JOB: Copy out every record below, word for word.

RECORDS TO PROCESS:
========================================
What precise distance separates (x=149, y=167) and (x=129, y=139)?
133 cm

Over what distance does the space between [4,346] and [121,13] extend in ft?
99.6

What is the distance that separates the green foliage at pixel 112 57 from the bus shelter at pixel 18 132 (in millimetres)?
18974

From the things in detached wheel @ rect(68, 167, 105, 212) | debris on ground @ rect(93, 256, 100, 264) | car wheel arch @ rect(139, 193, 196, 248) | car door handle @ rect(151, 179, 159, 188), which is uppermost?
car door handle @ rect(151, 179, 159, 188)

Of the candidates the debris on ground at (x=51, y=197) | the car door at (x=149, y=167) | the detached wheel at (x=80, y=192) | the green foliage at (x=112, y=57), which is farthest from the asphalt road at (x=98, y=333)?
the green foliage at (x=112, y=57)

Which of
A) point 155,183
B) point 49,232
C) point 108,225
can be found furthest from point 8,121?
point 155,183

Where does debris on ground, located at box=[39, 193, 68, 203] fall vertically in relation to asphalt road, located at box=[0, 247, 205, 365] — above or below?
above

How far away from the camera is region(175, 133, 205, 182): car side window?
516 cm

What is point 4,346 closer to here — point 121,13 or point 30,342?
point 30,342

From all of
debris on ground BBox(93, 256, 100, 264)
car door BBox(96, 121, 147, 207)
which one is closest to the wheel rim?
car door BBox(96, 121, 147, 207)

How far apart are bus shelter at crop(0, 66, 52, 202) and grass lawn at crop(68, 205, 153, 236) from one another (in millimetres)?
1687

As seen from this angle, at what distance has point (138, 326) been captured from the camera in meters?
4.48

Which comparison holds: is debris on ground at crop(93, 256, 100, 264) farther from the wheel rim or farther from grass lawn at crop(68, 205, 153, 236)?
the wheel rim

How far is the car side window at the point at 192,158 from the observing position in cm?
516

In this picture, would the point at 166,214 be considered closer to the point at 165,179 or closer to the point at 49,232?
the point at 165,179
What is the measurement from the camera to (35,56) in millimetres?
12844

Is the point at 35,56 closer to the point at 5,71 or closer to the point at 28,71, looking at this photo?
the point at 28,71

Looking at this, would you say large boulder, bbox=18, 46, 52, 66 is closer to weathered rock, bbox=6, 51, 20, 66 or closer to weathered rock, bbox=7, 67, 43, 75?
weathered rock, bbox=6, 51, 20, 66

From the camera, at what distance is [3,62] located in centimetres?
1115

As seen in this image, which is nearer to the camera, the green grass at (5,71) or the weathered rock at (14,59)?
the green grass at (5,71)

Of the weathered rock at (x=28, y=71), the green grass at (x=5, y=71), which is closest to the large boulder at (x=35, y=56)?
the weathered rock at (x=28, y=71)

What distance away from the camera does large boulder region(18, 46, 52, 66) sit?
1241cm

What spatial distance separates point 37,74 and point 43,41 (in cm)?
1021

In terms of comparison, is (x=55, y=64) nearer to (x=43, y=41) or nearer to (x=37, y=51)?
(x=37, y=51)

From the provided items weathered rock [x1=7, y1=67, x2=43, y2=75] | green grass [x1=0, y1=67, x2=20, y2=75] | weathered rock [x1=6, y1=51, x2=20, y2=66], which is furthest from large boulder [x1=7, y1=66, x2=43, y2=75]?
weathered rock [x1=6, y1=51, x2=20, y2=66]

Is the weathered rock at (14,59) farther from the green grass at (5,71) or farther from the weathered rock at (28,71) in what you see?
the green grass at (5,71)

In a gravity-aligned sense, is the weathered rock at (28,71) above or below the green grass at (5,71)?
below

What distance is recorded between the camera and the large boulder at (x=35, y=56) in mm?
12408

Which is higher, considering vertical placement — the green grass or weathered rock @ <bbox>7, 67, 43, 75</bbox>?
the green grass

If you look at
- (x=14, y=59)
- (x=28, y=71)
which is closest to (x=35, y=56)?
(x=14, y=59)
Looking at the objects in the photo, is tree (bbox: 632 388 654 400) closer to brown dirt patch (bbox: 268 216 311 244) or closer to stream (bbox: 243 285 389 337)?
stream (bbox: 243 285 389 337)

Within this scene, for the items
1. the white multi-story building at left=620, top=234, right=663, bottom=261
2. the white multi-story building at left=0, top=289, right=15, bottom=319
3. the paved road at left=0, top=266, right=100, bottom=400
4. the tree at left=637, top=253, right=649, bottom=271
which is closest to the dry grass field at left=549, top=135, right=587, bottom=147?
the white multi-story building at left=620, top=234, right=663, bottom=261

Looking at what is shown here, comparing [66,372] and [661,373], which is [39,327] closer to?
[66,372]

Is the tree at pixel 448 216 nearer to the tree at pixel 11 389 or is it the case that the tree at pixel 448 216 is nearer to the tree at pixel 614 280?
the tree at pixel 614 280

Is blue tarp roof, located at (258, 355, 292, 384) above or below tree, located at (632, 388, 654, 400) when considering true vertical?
========================================
ANSWER TO THE TASK:
What precise distance separates (x=149, y=167) and (x=129, y=139)?
133 cm

Over what distance does the space between [4,346] and [121,13] extend in ft?
99.6

What is the distance that separates the green foliage at pixel 112 57 from the bus shelter at pixel 18 132 (in millimetres)?
18974

From the things in detached wheel @ rect(68, 167, 105, 212) | debris on ground @ rect(93, 256, 100, 264) | car wheel arch @ rect(139, 193, 196, 248) | car door handle @ rect(151, 179, 159, 188), which is uppermost?
car door handle @ rect(151, 179, 159, 188)

Of the candidates the debris on ground at (x=51, y=197) | the car door at (x=149, y=167) | the detached wheel at (x=80, y=192) | the green foliage at (x=112, y=57), which is farthest from the asphalt road at (x=98, y=333)?
the green foliage at (x=112, y=57)

Which of
A) point 155,183
B) point 49,232
C) point 108,225
can be found furthest from point 8,121?
point 155,183

Where does debris on ground, located at box=[39, 193, 68, 203] fall vertically in relation to asphalt road, located at box=[0, 247, 205, 365] — above or below?
above

How far away from the camera is region(175, 133, 205, 182): car side window?
516 cm

What is point 4,346 closer to here — point 121,13 or point 30,342?
point 30,342

From all of
debris on ground BBox(93, 256, 100, 264)
car door BBox(96, 121, 147, 207)
which one is closest to the wheel rim?
car door BBox(96, 121, 147, 207)

How far apart are bus shelter at crop(0, 66, 52, 202) and grass lawn at crop(68, 205, 153, 236) from one another (in millimetres)?
1687

As seen from this angle, at what distance has point (138, 326) been captured from the camera in meters?
4.48

Which comparison holds: is debris on ground at crop(93, 256, 100, 264) farther from the wheel rim or farther from grass lawn at crop(68, 205, 153, 236)?
the wheel rim

How far is the car side window at the point at 192,158 from the observing position in cm?
516

In this picture, would the point at 166,214 be considered closer to the point at 165,179 or closer to the point at 49,232?
the point at 165,179
What is the measurement from the camera to (35,56) in millimetres?
12844

Is the point at 35,56 closer to the point at 5,71 or closer to the point at 28,71, looking at this photo?
the point at 28,71

Looking at this, would you say large boulder, bbox=18, 46, 52, 66 is closer to weathered rock, bbox=6, 51, 20, 66 or closer to weathered rock, bbox=7, 67, 43, 75?
weathered rock, bbox=6, 51, 20, 66

From the camera, at what distance is [3,62] located in centimetres?
1115

As seen in this image, which is nearer to the camera, the green grass at (5,71) or the weathered rock at (14,59)?
the green grass at (5,71)

Of the weathered rock at (x=28, y=71), the green grass at (x=5, y=71), which is closest to the large boulder at (x=35, y=56)?
the weathered rock at (x=28, y=71)

What distance away from the camera does large boulder region(18, 46, 52, 66) sit?
1241cm

What spatial distance separates point 37,74 and point 43,41 (in cm)?
1021

In terms of comparison, is (x=55, y=64) nearer to (x=43, y=41) or nearer to (x=37, y=51)?
(x=37, y=51)

From the provided items weathered rock [x1=7, y1=67, x2=43, y2=75] | green grass [x1=0, y1=67, x2=20, y2=75] | weathered rock [x1=6, y1=51, x2=20, y2=66], which is furthest from large boulder [x1=7, y1=66, x2=43, y2=75]?
weathered rock [x1=6, y1=51, x2=20, y2=66]

Is the weathered rock at (14,59) farther from the green grass at (5,71) or farther from the weathered rock at (28,71) in what you see?
the green grass at (5,71)

In a gravity-aligned sense, is the weathered rock at (28,71) above or below the green grass at (5,71)?
below

What distance is recorded between the camera and the large boulder at (x=35, y=56) in mm?
12408

Which is higher, considering vertical placement — the green grass or weathered rock @ <bbox>7, 67, 43, 75</bbox>?
the green grass

If you look at
- (x=14, y=59)
- (x=28, y=71)
which is closest to (x=35, y=56)?
(x=14, y=59)
Looking at the objects in the photo, is tree (bbox: 632 388 654 400) closer to brown dirt patch (bbox: 268 216 311 244) or closer to stream (bbox: 243 285 389 337)?
stream (bbox: 243 285 389 337)

Within this scene, for the items
1. the white multi-story building at left=620, top=234, right=663, bottom=261
2. the white multi-story building at left=0, top=289, right=15, bottom=319
3. the paved road at left=0, top=266, right=100, bottom=400
4. the tree at left=637, top=253, right=649, bottom=271
which is closest to the dry grass field at left=549, top=135, right=587, bottom=147?
the white multi-story building at left=620, top=234, right=663, bottom=261

Looking at what is shown here, comparing [66,372] and [661,373], which is [39,327] closer to?
[66,372]

Is the tree at pixel 448 216 nearer to the tree at pixel 11 389 or is it the case that the tree at pixel 448 216 is nearer to the tree at pixel 614 280?
the tree at pixel 614 280

Is blue tarp roof, located at (258, 355, 292, 384) above or below tree, located at (632, 388, 654, 400) when considering true vertical?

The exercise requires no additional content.